I’m not a math guy but it seems to be the hard way to do it (If I was a math guy it might seem trivial).

Jim

I was mistaken: SIR is indeed an FIR filter.

Convolutions can do very nonintuitive things, including returning the nth order derivitive or definite integrals. I used one once (long ago) to determine the time at which a solenoid triggered, while watching the voltage on the circuit and detecting where the 2nd derivitive went negative (or something like that). Fortunately, I had the help of a better educated soul, who calculated the filter kernel for me. :wink:

Hi sloom:
IT was a few years ago now… But on another Audio Board… a poll was taken and a breakdown was posted on what instrument the majority of DAW/Workstation owners replied to the poll…

IT turned out that Bass Players topped the list with Drummers a close second. Followed by other instrument players… With guitar players being somewhat down the list.

I can’t remember the breakdown, but there were a lot of replies to the topic…

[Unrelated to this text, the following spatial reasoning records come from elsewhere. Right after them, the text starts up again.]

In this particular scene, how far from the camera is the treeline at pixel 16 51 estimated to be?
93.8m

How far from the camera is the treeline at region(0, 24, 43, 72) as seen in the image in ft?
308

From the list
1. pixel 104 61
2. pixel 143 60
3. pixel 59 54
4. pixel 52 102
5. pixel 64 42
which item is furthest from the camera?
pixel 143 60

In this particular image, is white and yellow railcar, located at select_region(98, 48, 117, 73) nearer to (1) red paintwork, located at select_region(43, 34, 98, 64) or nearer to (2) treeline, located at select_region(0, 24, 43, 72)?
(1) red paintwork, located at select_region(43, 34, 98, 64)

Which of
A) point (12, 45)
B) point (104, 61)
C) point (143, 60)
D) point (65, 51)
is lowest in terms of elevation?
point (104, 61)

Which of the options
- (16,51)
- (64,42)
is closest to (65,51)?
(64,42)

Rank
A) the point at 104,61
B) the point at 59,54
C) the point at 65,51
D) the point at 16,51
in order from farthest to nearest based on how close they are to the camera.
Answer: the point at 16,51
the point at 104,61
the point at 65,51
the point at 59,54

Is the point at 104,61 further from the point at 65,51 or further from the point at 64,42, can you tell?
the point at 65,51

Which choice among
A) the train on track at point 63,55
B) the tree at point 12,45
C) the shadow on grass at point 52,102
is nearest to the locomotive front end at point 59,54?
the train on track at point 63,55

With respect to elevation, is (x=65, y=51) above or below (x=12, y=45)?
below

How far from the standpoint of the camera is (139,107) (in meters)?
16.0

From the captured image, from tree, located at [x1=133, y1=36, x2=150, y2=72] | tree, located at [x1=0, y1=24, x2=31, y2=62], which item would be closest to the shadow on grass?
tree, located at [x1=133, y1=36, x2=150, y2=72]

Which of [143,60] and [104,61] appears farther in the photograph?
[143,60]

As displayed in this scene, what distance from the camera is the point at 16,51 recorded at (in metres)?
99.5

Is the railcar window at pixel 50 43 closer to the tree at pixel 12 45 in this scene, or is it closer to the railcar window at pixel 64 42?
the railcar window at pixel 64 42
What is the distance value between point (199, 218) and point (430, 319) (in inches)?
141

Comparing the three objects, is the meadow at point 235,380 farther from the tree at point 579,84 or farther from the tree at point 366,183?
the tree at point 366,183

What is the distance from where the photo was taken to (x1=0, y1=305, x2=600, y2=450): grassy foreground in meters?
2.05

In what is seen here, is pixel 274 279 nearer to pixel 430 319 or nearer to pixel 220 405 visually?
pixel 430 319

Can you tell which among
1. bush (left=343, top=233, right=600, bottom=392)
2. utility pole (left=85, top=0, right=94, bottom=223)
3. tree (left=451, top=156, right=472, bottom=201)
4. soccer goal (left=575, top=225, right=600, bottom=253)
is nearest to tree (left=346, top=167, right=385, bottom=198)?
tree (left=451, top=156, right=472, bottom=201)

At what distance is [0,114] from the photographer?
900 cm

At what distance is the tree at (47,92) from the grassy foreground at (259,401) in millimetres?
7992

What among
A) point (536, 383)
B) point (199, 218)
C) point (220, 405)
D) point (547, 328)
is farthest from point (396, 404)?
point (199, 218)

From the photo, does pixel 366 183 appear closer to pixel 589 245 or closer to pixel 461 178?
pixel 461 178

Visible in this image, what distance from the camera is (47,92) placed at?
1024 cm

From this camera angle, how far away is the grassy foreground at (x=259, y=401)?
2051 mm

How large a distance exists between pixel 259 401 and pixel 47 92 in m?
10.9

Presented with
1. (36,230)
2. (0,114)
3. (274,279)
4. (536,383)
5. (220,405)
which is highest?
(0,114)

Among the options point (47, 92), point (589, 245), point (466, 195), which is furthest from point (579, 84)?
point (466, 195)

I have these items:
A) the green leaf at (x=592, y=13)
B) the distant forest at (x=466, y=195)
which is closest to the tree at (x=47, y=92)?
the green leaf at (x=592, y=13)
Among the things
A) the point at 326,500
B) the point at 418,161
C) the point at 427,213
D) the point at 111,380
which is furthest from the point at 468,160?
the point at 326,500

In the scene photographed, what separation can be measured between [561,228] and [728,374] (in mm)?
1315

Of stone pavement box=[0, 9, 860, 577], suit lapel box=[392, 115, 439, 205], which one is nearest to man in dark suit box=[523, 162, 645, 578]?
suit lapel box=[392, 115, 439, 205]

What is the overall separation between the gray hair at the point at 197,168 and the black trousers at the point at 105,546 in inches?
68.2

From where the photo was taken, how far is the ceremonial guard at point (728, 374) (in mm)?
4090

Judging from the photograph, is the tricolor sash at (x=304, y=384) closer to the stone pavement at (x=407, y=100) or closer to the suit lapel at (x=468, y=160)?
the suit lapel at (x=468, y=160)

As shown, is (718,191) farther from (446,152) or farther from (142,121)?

It seemed as though there was something about bass players and drummer’s mental make-up, that gets them into spending money on recording equipment… :O ??? :p

Bill…

I’m a harmonica player. I should be the most portable member of the band but I tend toward perfectionism and know more than is good for me. As a result I assembled a really high-quality small-venue PA and while not all that big, it is a pain to haul. I got into multi-track recording because my board was digital and it was a relatively small incremental cost to add the interface card (Frontier Designs Dakota) to my PC. My PA speakers are studio-monitor quality (Tannoy T12s) so they serve both functions.

Things have ballooned a bit since then and now I record and produce for a couple of different bands as well as for a few friends. So far noone with drums but eventually I will have to learn how to deal with that in the “studio” (as opposed to the live environment which I have some experience with).